[Exercise text Boundary: Start]

The ‘yetzer hara warrior’

Jacob Lunon’s incredible life story from the Civil Rights-era American South to Jerusalem.

Jacob Lunon and his students  (photo credit: MARC ISRAEL SELLEM)
Jacob Lunon and his students
(photo credit: MARC ISRAEL SELLEM)
When one thinks of kung fu, the images the mind conjures up are often Bruce Lee, shirtless, winding his body in preparation to kick some serious tuchus. The image that one does not necessarily conjure up, is an African-American man with shoulder-length, salt and pepper dreadlocks and a diamond smile. But it is an authentic one, and it belongs to Jacob Lunon. Born in 1954 during the Jim Crow era, Lunon was adopted when he was a baby through a Lutheran agency. His birth mother was 14 at the time, and he never met her.
“Growing up, we were geared toward either the ministry or the army,” Lunon says. “That was the only way that a young African-American male could have any way of breaking out of the racism that was pervasive, even though both the army and the churches were still segregated.”

[Exercise text Boundary: End]

Tasks to carry out
(A) Quote the part of the article about Jacob Lunon between "Jacob Lunon’s incredible" and "never met her.", inclusive.
(B) Write the next part of the article about Jacob Lunon, picking up after its final sentence.
The items come from a separate source, not from the article about Jacob Lunon.

[Data under study Boundary: Start]

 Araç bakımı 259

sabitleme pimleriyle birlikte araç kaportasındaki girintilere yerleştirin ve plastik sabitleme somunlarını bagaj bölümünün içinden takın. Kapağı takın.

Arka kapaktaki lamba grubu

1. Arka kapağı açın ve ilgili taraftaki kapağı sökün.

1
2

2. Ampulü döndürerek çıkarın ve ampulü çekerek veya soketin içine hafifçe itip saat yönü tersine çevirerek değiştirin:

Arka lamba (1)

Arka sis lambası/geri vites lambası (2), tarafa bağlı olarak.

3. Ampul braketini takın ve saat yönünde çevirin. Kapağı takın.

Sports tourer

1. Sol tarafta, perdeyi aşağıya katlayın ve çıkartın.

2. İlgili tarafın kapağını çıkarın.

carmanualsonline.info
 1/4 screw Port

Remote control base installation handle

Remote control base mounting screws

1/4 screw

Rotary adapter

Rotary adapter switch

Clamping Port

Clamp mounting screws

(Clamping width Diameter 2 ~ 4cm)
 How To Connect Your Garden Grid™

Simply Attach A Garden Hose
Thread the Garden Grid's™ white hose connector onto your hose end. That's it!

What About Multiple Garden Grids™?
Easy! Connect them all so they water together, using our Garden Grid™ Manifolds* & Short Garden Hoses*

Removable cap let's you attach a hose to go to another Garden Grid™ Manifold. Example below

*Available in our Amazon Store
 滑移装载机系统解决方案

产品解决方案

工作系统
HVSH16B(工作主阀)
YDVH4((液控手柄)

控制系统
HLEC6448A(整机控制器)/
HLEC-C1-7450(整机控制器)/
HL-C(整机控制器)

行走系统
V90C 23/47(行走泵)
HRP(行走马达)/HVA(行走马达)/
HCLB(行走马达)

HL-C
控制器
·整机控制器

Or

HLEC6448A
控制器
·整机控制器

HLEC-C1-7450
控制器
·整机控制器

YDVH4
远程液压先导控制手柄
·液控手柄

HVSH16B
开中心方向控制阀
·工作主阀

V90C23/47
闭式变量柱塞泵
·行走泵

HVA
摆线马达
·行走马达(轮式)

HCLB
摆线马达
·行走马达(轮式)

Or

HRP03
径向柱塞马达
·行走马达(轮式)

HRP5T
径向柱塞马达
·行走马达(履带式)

[Data under study Boundary: End]

Responses to the exercise
(A)
Jacob Lunon’s incredible life story from the Civil Rights-era American South to Jerusalem.

Jacob Lunon and his students  (photo credit: MARC ISRAEL SELLEM)
Jacob Lunon and his students
(photo credit: MARC ISRAEL SELLEM)
When one thinks of kung fu, the images the mind conjures up are often Bruce Lee, shirtless, winding his body in preparation to kick some serious tuchus. The image that one does not necessarily conjure up, is an African-American man with shoulder-length, salt and pepper dreadlocks and a diamond smile. But it is an authentic one, and it belongs to Jacob Lunon. Born in 1954 during the Jim Crow era, Lunon was adopted when he was a baby through a Lutheran agency. His birth mother was 14 at the time, and he never met her.

(B)
On his third birthday, he and his adoptive family were in Eagle Lake, Michigan, on a picnic. The Ku Klux Klan came and threw rocks at his father while he was swimming. One hit him in the head and he drowned right in front of Lunon’s eyes. A few years later, the Kaplans, a Jewish family, took in him and his mother. Lunon’s mother became a domestic worker, which Lunon emphasizes was the only respectable position for an African-American woman in the late 1950s. She learned about kashrut and Lunon began learning about Shabbat.
At six years old, he remembers asking about lighting Shabbat candles. He was told that it’s the job of the Jewish people to uphold and protect the world.
“I totally did not understand, but then Mrs. Kaplan showed me a globe and said that there are Jews living all over and every Friday night, they light candles so that there’s a flame that goes all the way around the world,” Lunon recalls.
That conversation lit a spark for Lunon.
“Then I learned that the Jews were all studying and reading the same Torah portion every week all around the world, and that got me hooked,” he said. “You could go to any church of the same denomination and they were all saying something different – there was no unity, except for that of survival. Because in the African-American churches, that was the only place you could congregate to talk about politics.”
The Kaplans began taking Lunon to synagogue with their own children on Saturdays. On Sundays, Lunon would accompany his mother to church.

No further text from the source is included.